They were all dead.
Somehow, it was different when it was the enemy. That was the job -- killing the Kryll. One or a hundred of them, it didn't matter; they all looked the same when their corpses littered the ground, and you were glad to see it. It meant you were earning your paycheque. But that was on their world, sectors away; a universe apart on every concievable level. When the smoke cleared and your shift was over, you dug yourself out from the rubble and took your ship back to the home you knew waited for you. Back to Earth. Back to your family.
Everything was fine as long as things stayed that way. Sure, there was always the danger that you'd be wounded or killed in action. Nobody said working for the OMC was a safe job. We were marines, with all of the perks and dangers that went with the title. The Outer Marine Corps provided well, though. Heavy armor and even heavier ordnance. The Kryll were no match for our technology. What they lacked in weaponry they made up for in every other area: Speed, cunning, determination, and most alarmingly, numbers.
Krylian, their homeworld, was a good three times the size of Earth, and the Kryll seemed to fill every land mass almost to overflowing; there were tens of billions of them. Their cities, primitive by comparison, sprawled across the planet to the point where there simply wasn't any more land to build on. That's how we found them -- or rather, they found us.
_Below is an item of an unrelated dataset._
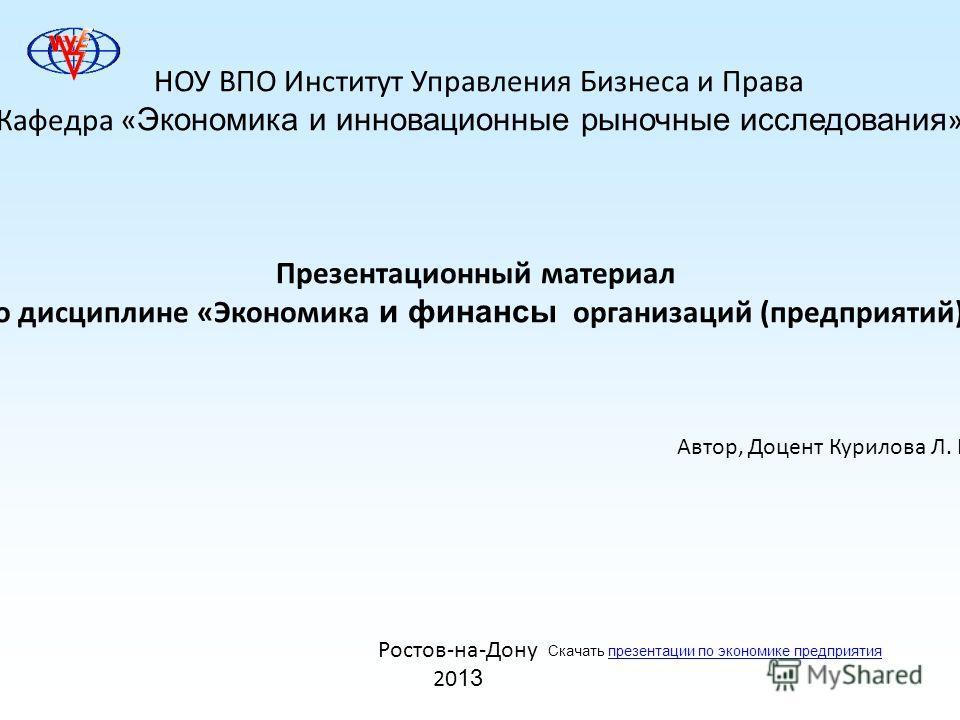 Готовые домашние задания по дисциплине экономика предприятия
They had grown so numerous that their world faced famine and death unless they found new habitable digs to settle on. Obviously they weren't very good urban planners or they would have done that long ago.
But that's how their problem became ours. It had begun as peaceful talks with their assembled consuls. They wanted to emigrate to Earth. We would have none of it; Earth was pretty crowded as it was, and we certainly had no room for Kryll in the numbers they were talking about. The Kryll disagreed, though. Earth still brimmed with untouched wilderness, desert and forest land that, properly terraformed, could serve the purpose ideally. The Kryll had no love for nature; theirs was a life of survival and it left no room for such trivialities as art or beauty. It was at that point that the talks broke down and the Kryll recalled their emissaries, seeming to withdraw all of their interest from Earth.
We should have known better. By our standards, the Kryll weren't what we would have called an advanced species, but they were desperate. Desperation makes for an unpredictable and very dangerous adversary. That one fateful day, our routine mission through their sector met a not-so-routine Kryll sortie bent on our destruction. We were caught off-guard. Their fighters were poorly armed, and we managed to make quick work of them, but not before I lost three of my best wingmen. We limped home to report our misadventure.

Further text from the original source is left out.